The two others are hydro power projects of Repower are located in Quezon province and in Bukidnon. The company is investing P1.1 billion 4.4 MW Tibag River hydroelectric power plant in Quezon province and the P2.1 billion 10 MW Pulangui IV facility in Bukidnon. These three plants will start commercial operations simultaneously in April 2019 with 18 personnel each. Nuevo Solar Energy Corp. has also proposed to put up two solar plants with total investments of P4.4 billion. One of these projects is a P1.7 billion 40.3 MW solar plant in Lumban, Laguna. The Lumban Solar Power project covering 50 hectares will be connected to Meralco for electricity distribution. Operations are scheduled to start on April 2019 with 15 people on board. The second project is another P1.7 billion 25.2 MW solar plant in Calauan, Laguna. To be known as the Bangyas plant, this will start operations in July 2019 with 10 personnel manning the facility. Alsons Energy Development Corp., which is owned by the Alcantara Group, is putting up a R3.5 billion 15.1 megawatt hydropower plant in Sarangani. Called the Siguil Hydro Power project is expected to start formal operations in August 2020 with 20 personnel on board. The plant is a run-of-river type of hydro project located in Barangay Amsipit and Nomoh, in the municipality of Maasim, Sarangani Province. The system aims to capture the flow of Siguil River from Barangay Nomoh to Barangay Amsipit through a power station equipped with a turbine and generator. The water will be returned to the Siguil River and be discharged finally to Sarangani Bay. Ecopark Energy of Valenzuela Corp. is building a P234.5 million 4..7 MW solar plant in Valenzuela City. The company is developing a 4.7 MW Grid-Connected PV Power Generation plant to be set-up in an approximately 4.8 hectare-land located in Barangay Isla, Valenzuela City. The PV power station will be connected to the grid through MERALCO. The plant will employ 9 personnel when operations kick off in April 2018. Trade Undersecretary and BOI Managing Head Ceferino Rodolfo said these projects qualified for incentives under the Renewable Energy Act No. 9513 which is covered under the Special Laws List of the 2017 Investment Priorities Plan (IPP). “Production of renewable power is becoming cheaper and it is fast becoming a better alternative towards addressing power-sufficiency and cost-effectiveness in the economic development of our country,” said Rodolfo.

In granting tax incentives to these projects, Rodolfo stressed that in other parts of the world, renewables like solar are already cheaper than fossil-fuel based power and these countries are already transitioning to a 100-percent renewable electricity. “Sooner or later, we have to face this inevitability with the expectation it will bring down power costs while ensuring enough power supply for the country,” he added.

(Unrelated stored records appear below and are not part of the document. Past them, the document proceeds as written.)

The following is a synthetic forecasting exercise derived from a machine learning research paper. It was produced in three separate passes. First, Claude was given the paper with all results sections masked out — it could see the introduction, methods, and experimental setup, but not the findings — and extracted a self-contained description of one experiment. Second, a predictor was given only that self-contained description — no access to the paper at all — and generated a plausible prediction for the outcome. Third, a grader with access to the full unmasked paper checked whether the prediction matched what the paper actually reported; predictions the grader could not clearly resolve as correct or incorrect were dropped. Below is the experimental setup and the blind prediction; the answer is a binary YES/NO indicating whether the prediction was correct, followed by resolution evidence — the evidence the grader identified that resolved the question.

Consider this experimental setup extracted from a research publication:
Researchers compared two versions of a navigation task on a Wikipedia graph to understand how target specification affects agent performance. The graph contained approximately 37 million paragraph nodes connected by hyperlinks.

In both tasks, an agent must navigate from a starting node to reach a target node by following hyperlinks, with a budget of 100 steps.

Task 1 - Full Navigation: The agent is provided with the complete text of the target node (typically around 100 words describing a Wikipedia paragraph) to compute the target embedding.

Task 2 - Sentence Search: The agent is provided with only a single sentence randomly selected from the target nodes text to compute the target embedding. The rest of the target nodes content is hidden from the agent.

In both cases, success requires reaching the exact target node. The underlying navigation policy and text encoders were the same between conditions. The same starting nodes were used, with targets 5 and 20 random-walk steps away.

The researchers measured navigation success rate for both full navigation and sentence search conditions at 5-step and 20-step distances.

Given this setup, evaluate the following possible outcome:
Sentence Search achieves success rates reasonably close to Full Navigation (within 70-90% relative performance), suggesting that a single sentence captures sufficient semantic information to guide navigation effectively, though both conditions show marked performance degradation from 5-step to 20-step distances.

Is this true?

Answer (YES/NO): NO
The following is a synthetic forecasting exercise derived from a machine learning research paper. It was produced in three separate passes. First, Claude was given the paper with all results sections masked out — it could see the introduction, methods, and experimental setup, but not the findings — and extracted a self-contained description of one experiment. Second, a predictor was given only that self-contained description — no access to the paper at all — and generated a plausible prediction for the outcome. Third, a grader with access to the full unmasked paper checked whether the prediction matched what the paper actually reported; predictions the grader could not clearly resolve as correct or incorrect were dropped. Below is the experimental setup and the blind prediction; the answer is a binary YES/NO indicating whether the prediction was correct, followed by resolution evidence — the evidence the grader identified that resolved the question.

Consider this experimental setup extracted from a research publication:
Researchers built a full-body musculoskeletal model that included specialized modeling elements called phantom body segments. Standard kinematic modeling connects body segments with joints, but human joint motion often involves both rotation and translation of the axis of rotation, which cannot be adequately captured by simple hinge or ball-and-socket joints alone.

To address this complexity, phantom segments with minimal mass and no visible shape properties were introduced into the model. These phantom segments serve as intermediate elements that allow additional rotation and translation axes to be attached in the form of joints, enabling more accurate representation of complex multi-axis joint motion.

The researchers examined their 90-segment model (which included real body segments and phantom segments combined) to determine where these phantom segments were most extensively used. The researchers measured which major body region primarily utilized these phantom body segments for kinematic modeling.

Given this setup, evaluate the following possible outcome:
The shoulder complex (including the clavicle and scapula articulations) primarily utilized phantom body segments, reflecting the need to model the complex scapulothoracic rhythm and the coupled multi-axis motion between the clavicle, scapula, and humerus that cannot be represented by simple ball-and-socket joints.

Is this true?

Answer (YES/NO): YES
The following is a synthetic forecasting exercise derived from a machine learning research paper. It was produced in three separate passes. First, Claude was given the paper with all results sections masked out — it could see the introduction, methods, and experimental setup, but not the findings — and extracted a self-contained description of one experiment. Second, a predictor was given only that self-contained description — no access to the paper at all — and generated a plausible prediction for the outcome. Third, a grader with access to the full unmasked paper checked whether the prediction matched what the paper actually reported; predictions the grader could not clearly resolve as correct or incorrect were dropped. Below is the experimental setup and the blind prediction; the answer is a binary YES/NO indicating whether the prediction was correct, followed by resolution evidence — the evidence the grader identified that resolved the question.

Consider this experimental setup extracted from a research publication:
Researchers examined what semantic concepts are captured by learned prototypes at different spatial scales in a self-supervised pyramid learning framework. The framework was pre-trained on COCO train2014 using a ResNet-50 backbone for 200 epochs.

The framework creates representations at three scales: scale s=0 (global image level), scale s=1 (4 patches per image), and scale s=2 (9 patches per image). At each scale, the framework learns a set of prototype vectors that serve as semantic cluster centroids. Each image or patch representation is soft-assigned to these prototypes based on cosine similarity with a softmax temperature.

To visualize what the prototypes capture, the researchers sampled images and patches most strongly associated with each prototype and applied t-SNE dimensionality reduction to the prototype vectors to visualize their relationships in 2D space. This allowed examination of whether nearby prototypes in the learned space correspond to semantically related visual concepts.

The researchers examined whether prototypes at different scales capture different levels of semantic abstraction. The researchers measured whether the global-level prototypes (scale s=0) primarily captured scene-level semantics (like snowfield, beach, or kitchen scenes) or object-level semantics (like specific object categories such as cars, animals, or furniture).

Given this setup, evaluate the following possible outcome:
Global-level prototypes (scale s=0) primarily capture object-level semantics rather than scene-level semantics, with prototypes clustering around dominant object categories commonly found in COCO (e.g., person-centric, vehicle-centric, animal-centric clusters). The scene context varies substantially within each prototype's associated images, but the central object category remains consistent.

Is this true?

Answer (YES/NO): NO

According to the DOE’s Renewable Energy Roadmap 2017-2040, the country expects to have at least 20,000 MW of RE installed by the year 2040. The National Renewable Energy Program (NREP) through the implementation of the RE Act promotes the development and optimal use of the country’s RE resources as essential to the country’s sustainable energy agenda. RE plays a vital cog in the country’s low emissions development strategy and also has a pivotal role in addressing the challenges of climate change, energy security, and access to energy. As of June 2017, RE plants supplied 7,038 MW of installed capacity in the country, or 32.5 percent of the national output of 21,621 MW, according to data published by the Department of Energy (DOE). Among RE plants, hydro power is the biggest supplier with 3,637 MW of installed capacity, accounting for more than half (51.7 percent) of the total capacity. Geothermal came in second with 1,906 MW, followed by Solar (843 MW), Wind (427 MW) and Biomass (224 MW).